SET TASK
Quote verbatim the passage of the Storm mailing-list thread below that opens with the words containing "Re: Trident transactional" and closes with "of the storm?".

EXTRACT PROVIDED
◇ ◇ ◇ ◇
Re: Trident transactional topology stuck re-emitting batches with Netty, but running fine with ZMQ (was Re: Topology is stuck)

M.Tarkeshwar Rao Mon, 15 Sep 2014 23:08:07 -0700

Hi Danijel,

Is the issue resolved in any version of the storm?


Regards
Tarkeshwar

On Thu, Jul 17, 2014 at 6:57 PM, Danijel Schiavuzzi <[email protected]>
wrote:

> I've filled a bug report for this under
> https://issues.apache.org/jira/browse/STORM-406
>
> The issue is 100% reproducible with, it seems, any Trident topology and
> across multiple Storm versions with Netty transport enabled. 0MQ is working
> fine. You can try with TridentWordCount from storm-starter, for example.
>
> Your insight seems correct: when the killed worker re-spawns on the same
> slot (port), the topology stops processing. See the above JIRA for
> additional info.
>
> Danijel
>
>
>
>
> On Thu, Jul 17, 2014 at 7:20 AM, M.Tarkeshwar Rao <[email protected]>
> wrote:
>
>> Thanks Danijel for helping me.
◇ ◇ ◇ ◇
SUPPLIED MATERIAL
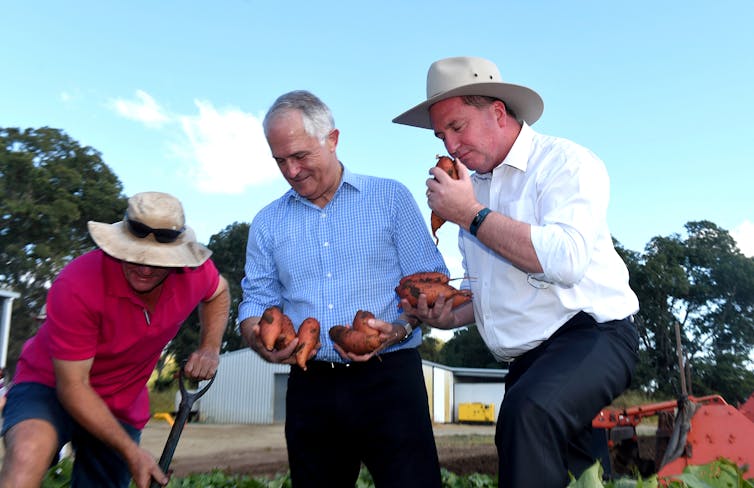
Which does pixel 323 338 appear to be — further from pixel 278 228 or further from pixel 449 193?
pixel 449 193

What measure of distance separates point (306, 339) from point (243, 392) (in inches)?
◇ ◇ ◇ ◇
SOLUTION
Re: Trident transactional topology stuck re-emitting batches with Netty, but running fine with ZMQ (was Re: Topology is stuck)

M.Tarkeshwar Rao Mon, 15 Sep 2014 23:08:07 -0700

Hi Danijel,

Is the issue resolved in any version of the storm?